Abgesehen davon greift auch vorliegend der Grundsatz, dass ein Anleger im Allgemeinen auf das gesprochene Wort seines Beraters vertrauen darf. Anderenfalls bliebe außer Acht, dass der Anleger bei seiner Anlageentscheidung die besonderen Erfahrungen und Kenntnisse eines Anlageberaters oder Vermittlers in Anspruch nimmt und daher dessen Ratschlägen und Auskünften, die dieser ihm in einem persönlichen Gespräch unterbreitet, besonderes Gewicht beimisst. Insoweit ist es auch nicht als grob fahrlässig anzusehen, wenn der Anleger bei gründlicher Lektüre des Zeichnungsscheins hätte erkennen können, dass die angeblich sichere Anlage womöglich vom Berater ungenannte oder durch mündliche Erklärungen “verwässerte” Risiken in sich trägt, ein Studium des Zeichnungsscheins aber gerade im Vertrauen auf die Richtigkeit der Erklärungen des Beraters unterblieben ist.

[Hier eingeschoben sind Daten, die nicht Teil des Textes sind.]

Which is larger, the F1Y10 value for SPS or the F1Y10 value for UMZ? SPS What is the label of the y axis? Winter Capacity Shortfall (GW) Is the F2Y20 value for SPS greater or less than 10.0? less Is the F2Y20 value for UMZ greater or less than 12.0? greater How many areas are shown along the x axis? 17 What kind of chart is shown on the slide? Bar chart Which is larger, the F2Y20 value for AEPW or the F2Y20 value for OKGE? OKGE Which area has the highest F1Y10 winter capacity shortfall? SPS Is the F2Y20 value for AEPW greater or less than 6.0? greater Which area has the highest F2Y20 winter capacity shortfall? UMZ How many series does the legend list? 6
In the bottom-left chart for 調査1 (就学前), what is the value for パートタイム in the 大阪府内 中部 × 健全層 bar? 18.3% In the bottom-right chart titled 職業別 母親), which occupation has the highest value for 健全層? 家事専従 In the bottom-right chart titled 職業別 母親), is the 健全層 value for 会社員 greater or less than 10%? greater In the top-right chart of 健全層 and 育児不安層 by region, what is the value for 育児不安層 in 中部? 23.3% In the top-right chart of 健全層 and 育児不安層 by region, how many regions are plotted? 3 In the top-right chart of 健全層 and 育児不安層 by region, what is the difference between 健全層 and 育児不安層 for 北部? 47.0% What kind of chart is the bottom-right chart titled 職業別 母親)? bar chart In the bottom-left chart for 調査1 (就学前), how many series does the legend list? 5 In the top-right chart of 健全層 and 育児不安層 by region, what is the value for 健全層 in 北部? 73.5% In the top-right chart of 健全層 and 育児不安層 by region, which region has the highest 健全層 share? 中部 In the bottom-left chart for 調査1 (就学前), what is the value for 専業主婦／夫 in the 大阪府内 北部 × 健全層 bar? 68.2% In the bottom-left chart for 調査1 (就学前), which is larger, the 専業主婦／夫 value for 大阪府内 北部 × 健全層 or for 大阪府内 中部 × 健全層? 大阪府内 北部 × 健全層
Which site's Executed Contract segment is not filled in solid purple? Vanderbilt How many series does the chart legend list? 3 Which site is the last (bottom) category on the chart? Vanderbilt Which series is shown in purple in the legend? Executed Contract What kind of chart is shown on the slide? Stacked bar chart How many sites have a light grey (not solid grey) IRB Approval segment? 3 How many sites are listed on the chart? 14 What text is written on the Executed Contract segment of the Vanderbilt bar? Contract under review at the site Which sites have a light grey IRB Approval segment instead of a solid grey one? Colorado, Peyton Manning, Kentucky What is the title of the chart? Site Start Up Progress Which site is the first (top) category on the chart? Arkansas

Nach summarischer Prüfung im Prozesskostenhilfeverfahren sind dem Prozesskostenhilfegesuch auch im Übrigen hinreichende Erfolgsaussichten zu bescheinigen. Nach dem Vorbringen der Klägerin spricht viel dafür, dass diese zum einen nicht ordnungsgemäß über die Risiken und Eigenschaften der streitgegenständlichen Kapitalanlage informiert und ihr zum anderen mit dem in Rede stehenden Fonds eine Geldanlage empfohlen wurde, die weder zu ihren Anlagezielen und ihrem Anlagehorizont noch zu ihren persönlichen und wirtschaftlichen Verhältnissen passte.